When fielding a request for a given iterator for a given page it first looks at the HashMap and if it finds none it creates one, stores it and passes it to the requesting page. Otherwise it passes the existing object.

EDTEVA maintained synchrony of Port currency between Page1 and TimPage, whereas Serplo did not maintain currency between the corresponding pages. This was not a critical issue but illustrates the power of the mechanism. By asking for the iterator for another page and using it, automatic synchronisation is obtained.

Note that the criterion object for any given page is available via a static method for that page. A criterion object identifies the channel identifiers (ChannelId objects) which must be present for a series to be viewable. If no criterion argument is given (the alternative get() method) only the existing object can be retrieved and no object will be generated.

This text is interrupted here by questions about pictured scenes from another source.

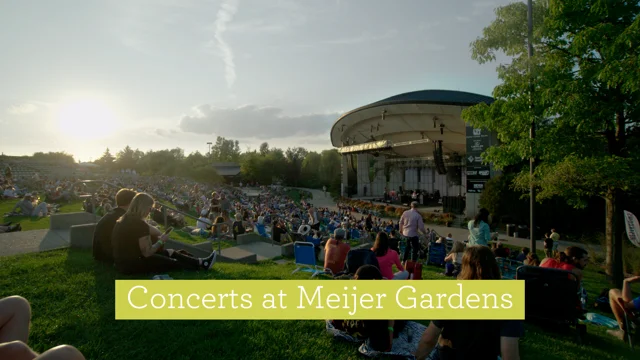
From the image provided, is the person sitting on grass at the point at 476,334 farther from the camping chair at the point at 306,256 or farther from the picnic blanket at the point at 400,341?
the camping chair at the point at 306,256

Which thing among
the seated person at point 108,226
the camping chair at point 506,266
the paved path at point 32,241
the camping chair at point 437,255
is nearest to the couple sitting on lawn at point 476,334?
the seated person at point 108,226

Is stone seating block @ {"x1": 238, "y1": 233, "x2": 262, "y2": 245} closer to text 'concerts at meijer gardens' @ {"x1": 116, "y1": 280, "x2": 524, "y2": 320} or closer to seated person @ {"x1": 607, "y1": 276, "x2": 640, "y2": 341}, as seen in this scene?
text 'concerts at meijer gardens' @ {"x1": 116, "y1": 280, "x2": 524, "y2": 320}

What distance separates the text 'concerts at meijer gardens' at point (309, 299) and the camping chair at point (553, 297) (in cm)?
221

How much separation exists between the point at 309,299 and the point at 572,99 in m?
7.49

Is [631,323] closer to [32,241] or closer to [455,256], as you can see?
[455,256]

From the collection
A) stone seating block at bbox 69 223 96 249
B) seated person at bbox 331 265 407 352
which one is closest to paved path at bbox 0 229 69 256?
stone seating block at bbox 69 223 96 249

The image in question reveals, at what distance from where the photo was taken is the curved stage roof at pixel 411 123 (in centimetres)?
3012

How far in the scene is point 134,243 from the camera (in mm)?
4465

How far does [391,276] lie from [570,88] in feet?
20.2

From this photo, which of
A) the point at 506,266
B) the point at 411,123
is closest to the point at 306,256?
the point at 506,266

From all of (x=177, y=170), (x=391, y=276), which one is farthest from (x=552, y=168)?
(x=177, y=170)

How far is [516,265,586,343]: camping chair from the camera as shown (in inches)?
164

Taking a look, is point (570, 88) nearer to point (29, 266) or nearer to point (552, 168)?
point (552, 168)

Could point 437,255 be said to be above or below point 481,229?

Outlier chasing on scatter plots

An outlier is a point divorced from the main body of data. Typically you want to view its context in a time series plot or to flag it immediately. As BODC stores vectors in polar form (direction and magnitude), and the plot is generated via Cartesian (X-Y) coordinates, this was not straightforward.

An object similar to an iterator called a CannedOutlier is created within the ChannelSilo. This is initially empty but it can store (a list of) points identified by cycle number and series. The chief problem here was to decide what conditions apply to garbage collection as a list is expensive in terms of storage. The choice was between having a set for each series or one for the current series and deciding on what conditions the selected set would outlive the current session.

Waview had a similar requirement. Points associated with a particular histogram block can be inspected in turn on the TimPage display. This functionality was why Waview remained as a separate program rather than being incorporated within Xerplo.

Selection entities

Selection entities of interest

  • In EDTEVA — Ports, Series and Channels.
  • In Xerplo — Series, Bins, Cells and Channels.
  • In Serplo — Series, Casts and Channels.
  • In Waview — Series, Histogram Blocks and Channels.

EDTEVA is different in having a larger, more encompassing entity than the Series: EDTEVA's Page1 selects Ports and Channels. In JSerplo any series sporting a non-null PortId will qualify for the PortPage and will not appear, in the first instance, on the SeriesPage. A mechanism was created to allow the series related to a given port to be listed separately.

Array handling and blocking

In C++ and Fortran you can pass an array simply by giving the start address. Contiguous subsetting can be done by incrementing the address to the start of the subset. In Java the situation is not so simple as an array also has a defined length. This means that Java can be grossly inefficient by comparison because you have to make a copy of each subset requested. It also creates update problems as you're no longer updating the master array.

The alternative used was to pass the beginning and endpoints along with the master array. The master array however is encapsulated within the Channel object. For rank-2 data the storage order is bin within data cycle. The solution was to equip the Channel class with appropriate subsetting methods.

Blocking was introduced to improve plotting speed. The data are subsetted into blocks of, say, 200 cycles and only blocks which intersect with the plotting window are plotted. Plotting in the prototype indicated no cost penalty for doing without but it is believed that the data set was probably too small to demonstrate the effect. Thus we retained blocking for the time being.

One efficiency gain is that the underlying files are updated on a channel-wide basis as each series channel keeps tabs on whether it has been modified or not. This reduces noticeably the time taken to write data to file.